About
Christian Dustmann is a Professor of Economics at University College London (UCL), Honorary Professor at Humboldt University Berlin, Director of the Rockwool Foundation Berlin Institute for the Economy and the Future of Work (RFBerlin), and founding Director of the Centre for Research and Analysis of Migration (CReAM). He is a leading labor economist who has worked on topics such as migration, the economics of education, the economics of crime, social networks, technology, income mobility, wage dynamics, and inequality. Professor Dustmann has been a visiting professor at UC Berkeley, Harvard, Princeton, Stanford, and Yale. He served as President of the Asian and Australasian Society of Labour Economics (AASLE) (2017–2021), which he co-founded. He has also served as President of the European Association of Labour Economists (EALE) and the European Society for Population Economics (ESPE).

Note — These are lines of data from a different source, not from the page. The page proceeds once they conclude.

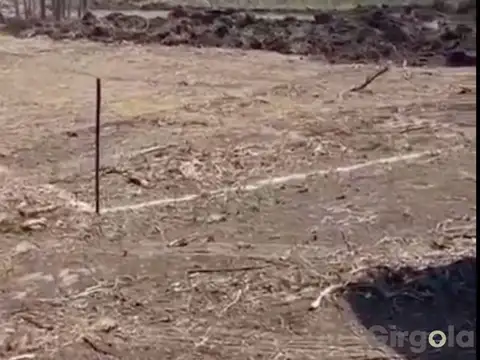 Terreno en Venta en Moreno, USD 600.000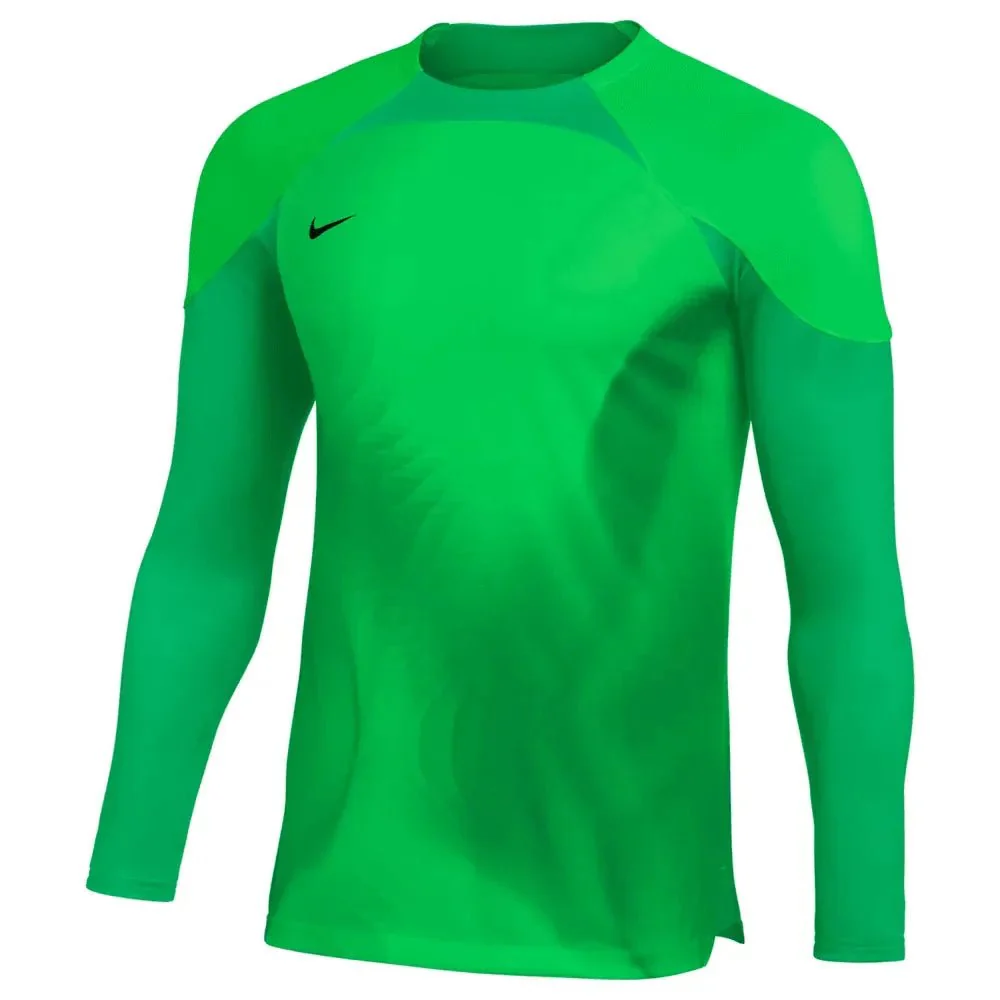 Nike Gardien IV LS Goalkeeper Jersey - Image 3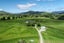 4180 Motueka Valley Highway, Tapawera, Wakefield - Carousel 2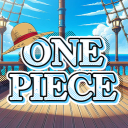 𝐎𝐍𝐄 𝐏𝐈𝐄𝐂𝐄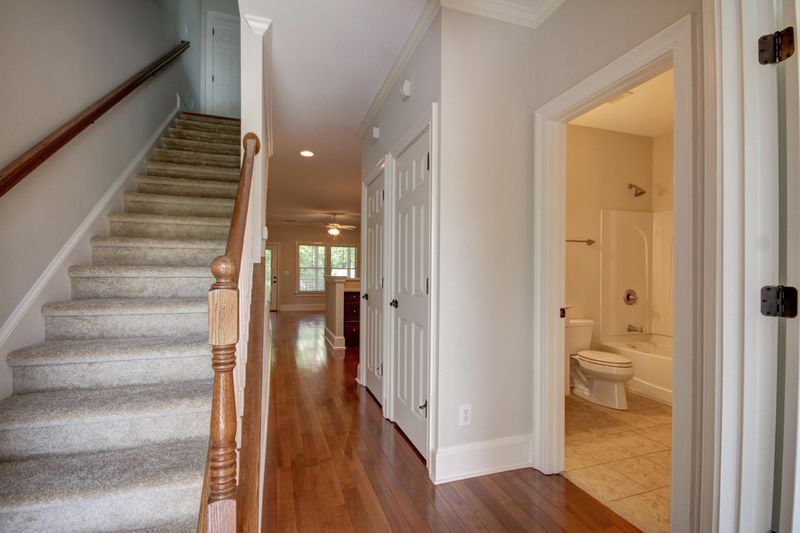 619 Windermere Blvd #1c, Charleston, SC 29407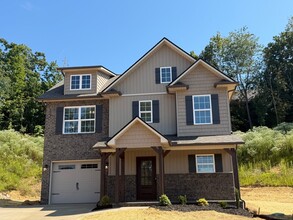 Building Photo - 2632 Parkers Mdw Ln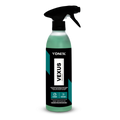 Vexus Vonixx (limpeza de jantes e motores)
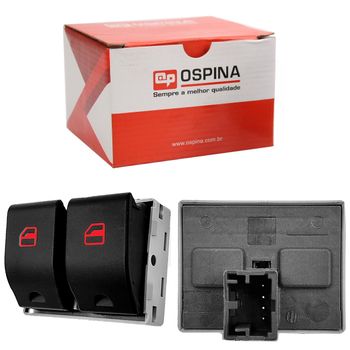 botao-interruptor-vidro-eletrico-constellation-13-180-15-190-19-370-24-280-ospina-hipervarejo-2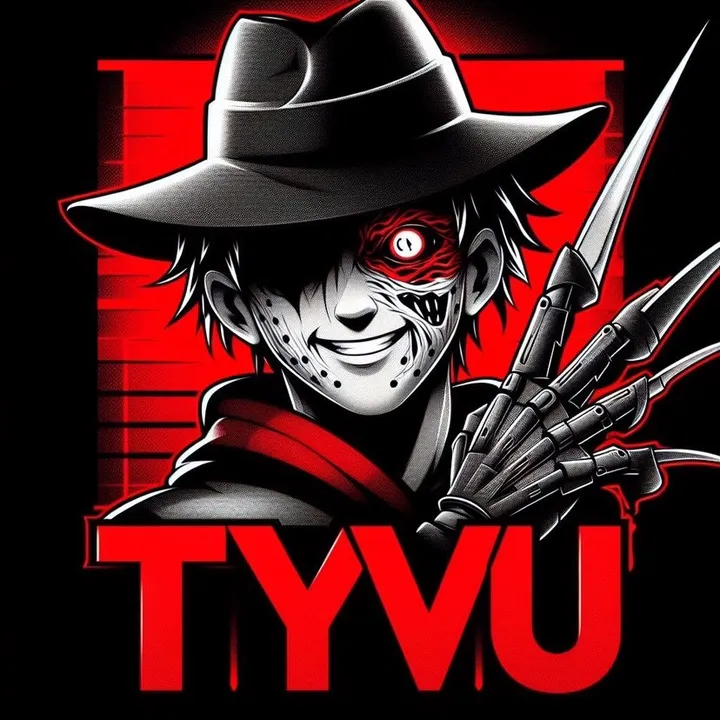 tyvu33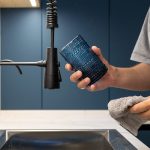 How to Detect Hidden Leaks Before They Cause Damage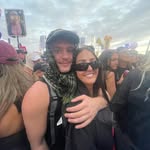 Kane Welch - @kane_welch - Instagram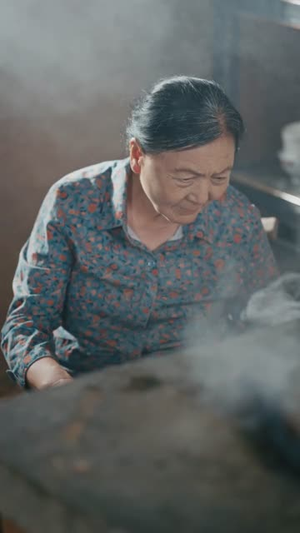 让你去变形记没让你带乡村致富(70集）短剧在线更新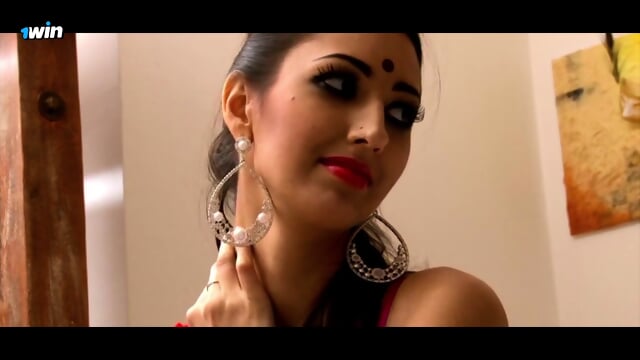 Boom Boom XXX | Nazia Hassan's Sexy Song Now In Porn Version By Filmy Fantasy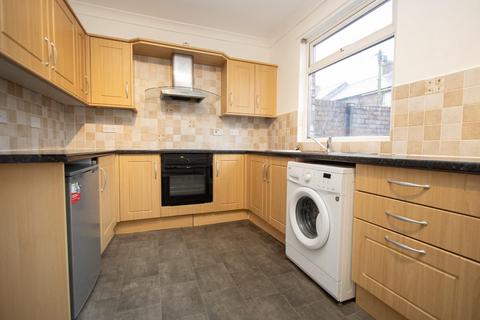 undefined, Walker Street, Bowburn, Durham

Professor Dustmann is an elected Fellow of the British Academy (FBA), the German Academy of Sciences (Leopoldina), the Academy of Europe (Academia Europaea), the Econometric Society, and the Society of Labor Economists (SOLE). In 2020, he received the Carl Friedrich von Weizsäcker Prize from the German National Academy of Sciences for his scientific contributions to socially important challenges, becoming the first economist to be honored with this prize. In 2023, he was awarded the Reimar Lüst Prize for International Science and Cultural Communication, presented by the Alexander von Humboldt Foundation and the Fritz Thyssen Foundation. In the 2019 German Economic Association ranking, he was ranked first among economists in German-speaking countries and German economists abroad. He regularly advises government bodies, international organizations, and the media.